Yoksa, toplumda ve tabanınızda kabaran hüzün ve öfke, 16 Nisan’da referandum akşamı gösterdiğiniz “cesaretsizliği” telafi etme çabası, on milyonlarca insanın “gazını alma” kurnazlığı mıydı?!.
-Aslında gerçek olan, kurultayda gösterdiğiniz “cingöz, çarıklı erkan-ı harp” yüzünüz müydü?!..
Adalet anlayışınız, iki adayı “delegede karşılığı yok” argümanıyla diskalifiye edip, salondan göndermek miydi?.. Acaba delegenin değil de tabanın oy kullanacağı bir seçim sonucu böyle mi olurdu?!.
Ardından, kendi kenti olan, o kentin Baro Başkanlığı’nı yapmış olan, buna karşın İstanbul’dan önseçime bile girmeden yönetimin iradesiyle milletvekili, genel başkan yardımcısı olan muhtereme arkalarından hakaret ettirmek, teneke çaldırmak mıydı o çok sığındığınız adalet?..

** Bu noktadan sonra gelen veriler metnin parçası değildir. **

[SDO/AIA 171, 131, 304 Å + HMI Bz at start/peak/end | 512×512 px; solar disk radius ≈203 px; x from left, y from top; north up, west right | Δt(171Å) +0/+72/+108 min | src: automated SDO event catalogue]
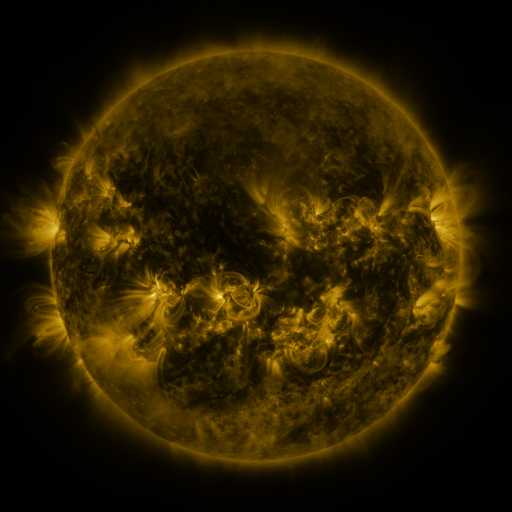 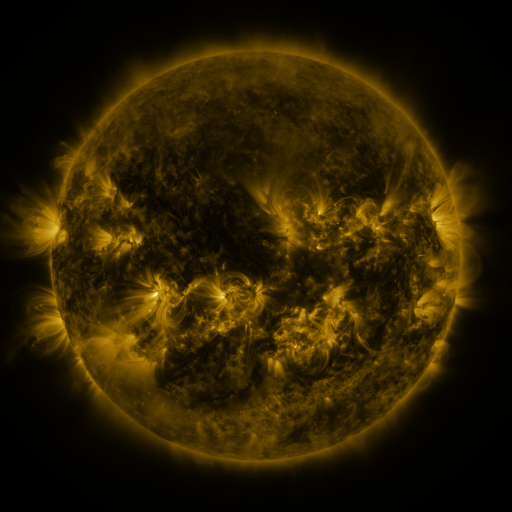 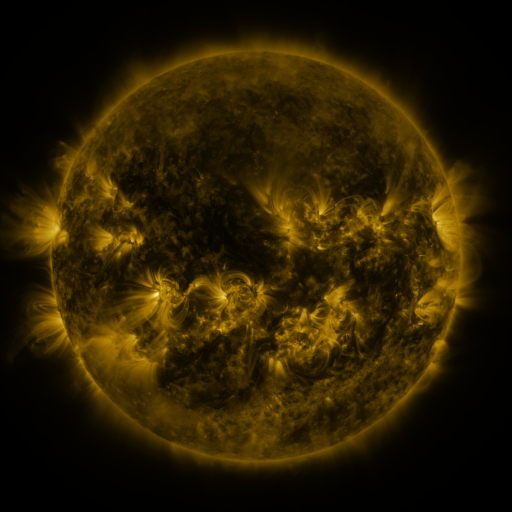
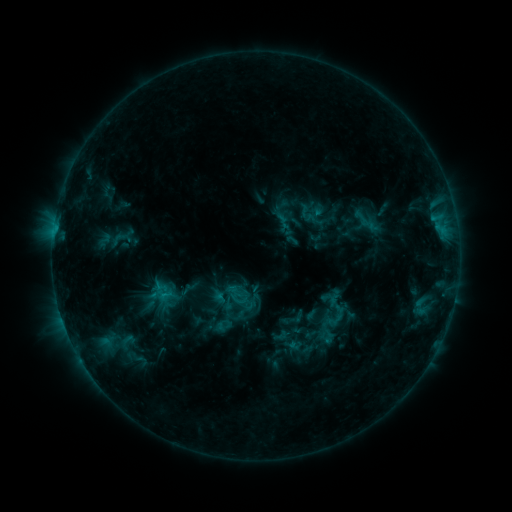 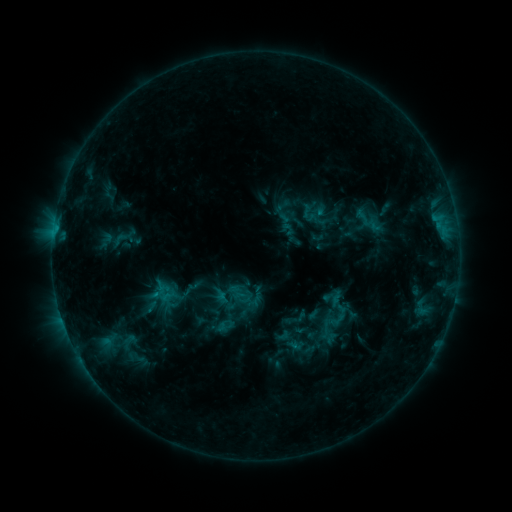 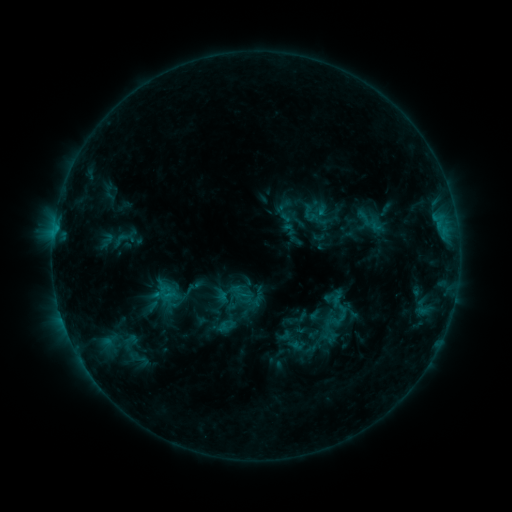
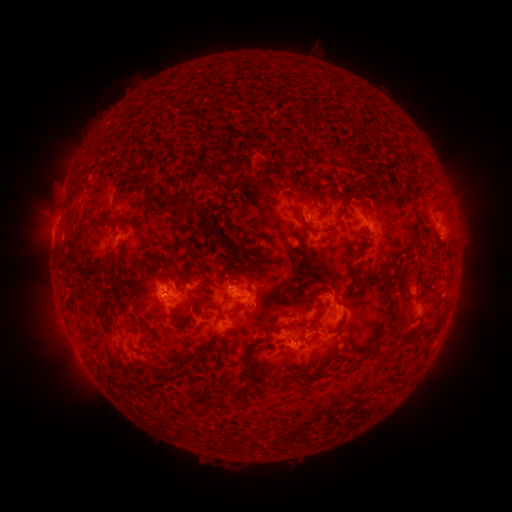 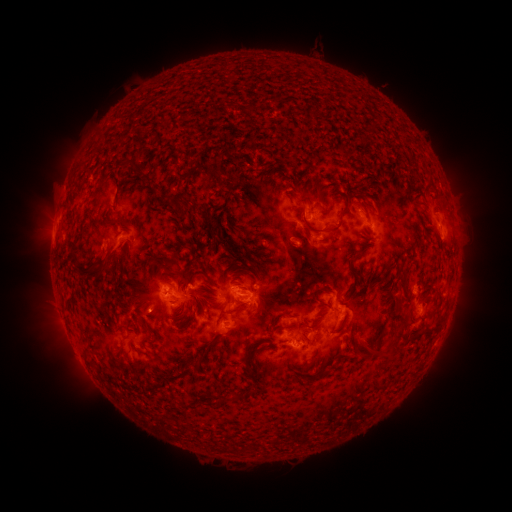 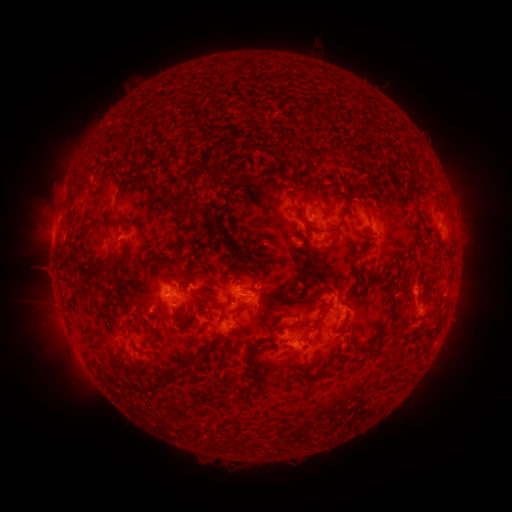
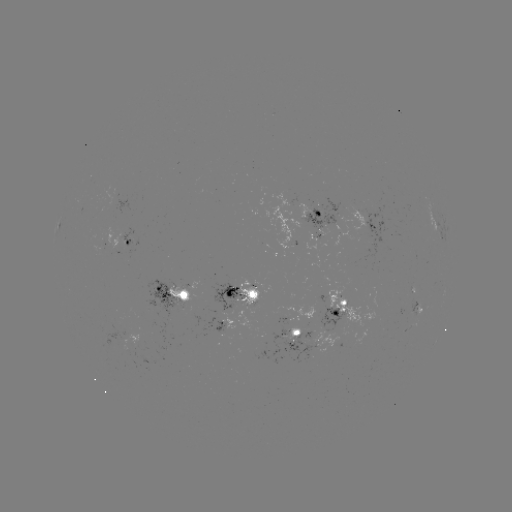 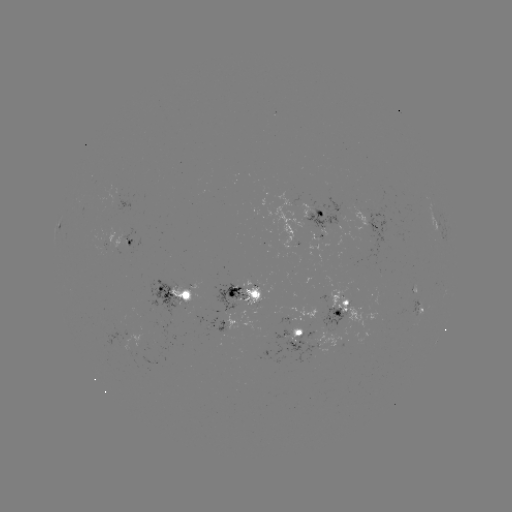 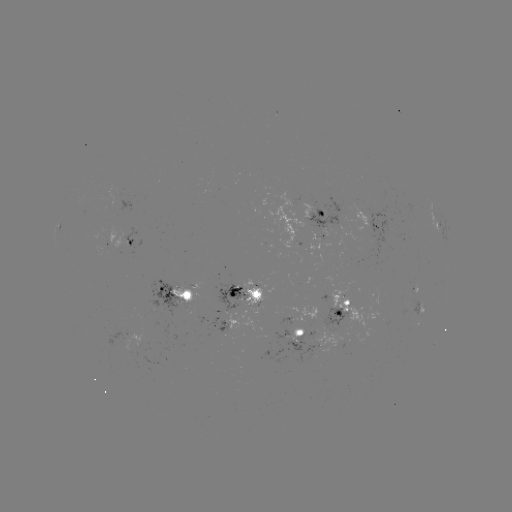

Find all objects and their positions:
emerging-flux region: (232, 302)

O, yurtseverliklerini, ağır baskılara, despotizme karşı yiğit duruşlarını defalarca ispatlamış başkan adaylarını bir ilerici-devrimci parti yönetimine yakışır şekilde ağırlasaydınız, birlikte oturup o dilinizden düşürmediğiniz “demokratik duruşu” gösterseydiniz, konuşmalarını bırakın engellemeyi, destekleseydiniz , delegeleri salonun ortasında adeta esir muamelesiyle basına bile konuşma izni vermeden bekletmeseydiniz adaletiniz mi incinirdi?..
-Bu mudur o pek fiyakayla söz ettiğiniz adalet?!.

Kazandığınız Pirus Zaferidir!..


Adalet, karşınızda kalmış son adayı dahi biçmeye çalışmak mıdır örneğin?!.
Şu hale bakın; o aday belirlenen kotanın çok üzerinde imzayı toplayıp divana veriyor... Ardından kürsüye davet edilip konuşmasını yapıyor... Seçimlere geçilecek derken bir bakıyorsunuz sahnede “49 mükerrer oy”  komedyası oynanmaya başlanıyor!..
Efendim, 49 delege genel başkanın karşısındaki adaya ve tabii genel başkanın kendisine de imza vermiş!..  Kılıçdaroğlu’na verilen imza 1081, Muharrem İnce’ye verilen ise 166!..
Mükerrer oy komedyası İnce’nin aleyhine sonuçlansa kıl payı aday olamıyor, iyi mi!.. Ancak devreye genel başkanın “yüce gönlü” giriyor, “mükerrer oyları benim listemden düşün” diyor!.. Şu özveriye, şu demokratik duruşa(!) bakar mısınız...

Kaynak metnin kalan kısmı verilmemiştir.